According to the head of the committee, the majority of these raw extracts are exported to countries such as Germany and Japan where they are modified further, to be sold as a finished product for higher returns.
The story may sound familiar. A similar situation has also plagued Chinese rare earth producers, Time Weekly notes. Industry insiders now hope they can capture more of the value from China’s raw materials in producing artemisinin in the future. “Now that Professor Tu has won the Nobel Prize, we are very hopeful that the artemisinin production industry can obtain greater policy support and reform its confused structure,” said Dai Xiaochang, director of KPC.

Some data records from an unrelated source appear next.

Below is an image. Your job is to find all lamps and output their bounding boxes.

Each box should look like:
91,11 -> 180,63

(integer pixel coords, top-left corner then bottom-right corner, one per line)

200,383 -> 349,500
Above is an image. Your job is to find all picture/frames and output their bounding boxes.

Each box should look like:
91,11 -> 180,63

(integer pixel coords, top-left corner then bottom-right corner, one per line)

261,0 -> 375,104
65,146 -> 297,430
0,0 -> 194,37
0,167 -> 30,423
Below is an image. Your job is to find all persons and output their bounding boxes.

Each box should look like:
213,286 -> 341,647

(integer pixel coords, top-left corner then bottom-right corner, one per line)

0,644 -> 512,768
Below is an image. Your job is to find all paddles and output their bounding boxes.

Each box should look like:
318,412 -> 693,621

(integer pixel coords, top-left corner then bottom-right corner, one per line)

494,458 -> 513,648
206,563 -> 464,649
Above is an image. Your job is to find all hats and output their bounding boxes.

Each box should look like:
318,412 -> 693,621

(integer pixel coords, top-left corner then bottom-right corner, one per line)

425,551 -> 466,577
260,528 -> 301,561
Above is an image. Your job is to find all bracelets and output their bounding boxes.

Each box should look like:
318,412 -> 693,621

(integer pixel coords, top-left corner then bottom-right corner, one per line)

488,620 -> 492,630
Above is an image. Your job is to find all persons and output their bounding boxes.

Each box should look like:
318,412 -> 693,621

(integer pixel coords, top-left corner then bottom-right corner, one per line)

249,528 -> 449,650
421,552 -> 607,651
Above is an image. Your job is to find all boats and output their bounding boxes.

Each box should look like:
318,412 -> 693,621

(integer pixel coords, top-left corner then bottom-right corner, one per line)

KPC is a subsidiary of Holley Pharmaceuticals and is responsible for the parent’s artemisinin production. According to Time Weekly, KPC makes seven artemisinin-based products, two of which have already achieved basic recognition by the WHO. These two derivatives – one intravenous and one enteral – are currently being reviewed for PQ certification.
Despite lacking PQ certification, KPC has already expanded impressively into the international market. KPC’s raw and prepared products have patents in 49 countries, and account for nearly half of anti-malarials provided by the Chinese government as foreign aid.
KPC is not the only domestic producer to use government subsidy’s as a means to expand its international footprint. New South Pharmaceuticals, another Chinese healthcare firm, has bypassed the WHO and struck deals directly with governments in nations where malaria is endemic, offering drugs and healthcare services. The director of New South claims it now sells in 19 African countries.
Africa is a natural target market for Chinese artemisinin producers. Thanks to the “One Belt, One Road” policy, more opportunities have also arisen for suppliers to sell medication to companies such as Sinopec and Huawei, as they move into Africa, bringing teams of their own people.
But increasing sales of anti-malarial drugs is not the only incentive for China’s pharmaceutical firms to establish themselves across Africa. The deputy CEO of New South explains that the artemisinin business can be used to encourage the development of other commercial interests too.
Time Weekly looks at the scope of Holley Pharmaceuticals’ wider African horizons, pointing out that in addition to artemisinin it has business interests in smart grid development and engineering.
But as much as artemisinin might be used as a key to unlock further business prospects, the chemical itself has potential to be used in other medical treatments. At Guangzhou University of Chinese Medicine, researchers are currently investigating its application as a cancer-fighting drug.
According to Li Guoqiao, chief professor of the college, treatments using artemisinin are less damaging to the body and the immune system than chemotherapy. But he admits that clinical trials are still in their infancy. “At the moment, we’re testing different compositions. The results of perhaps two or three compounds have clearly surpassed those of chemotherapy.”
Completion of clinical trials is an important step in allowing Chinese firms to get a foothold in the international market. Patents in Traditional Chinese Medicine have always been difficult to obtain, because their composite nature makes it difficult to isolate the effective chemical (see WiC299). Combining traditional treatments with stringent clinical trials, such as in the case above in Guangzhou, could allow Chinese manufacturers to patent products early, and thus move up the value curve.
Improving their position may prove essential. In recent years, Sanofi, with the aid of the WHO, has been experimenting with the production of artificial artemisinin. Currently, the costs of doing so make it unviable, but should these costs decrease, Chinese artemisinin suppliers might find themselves cut out of even the lower end of the supply chain, as Sanofi’s man-made artemisinin hits the market.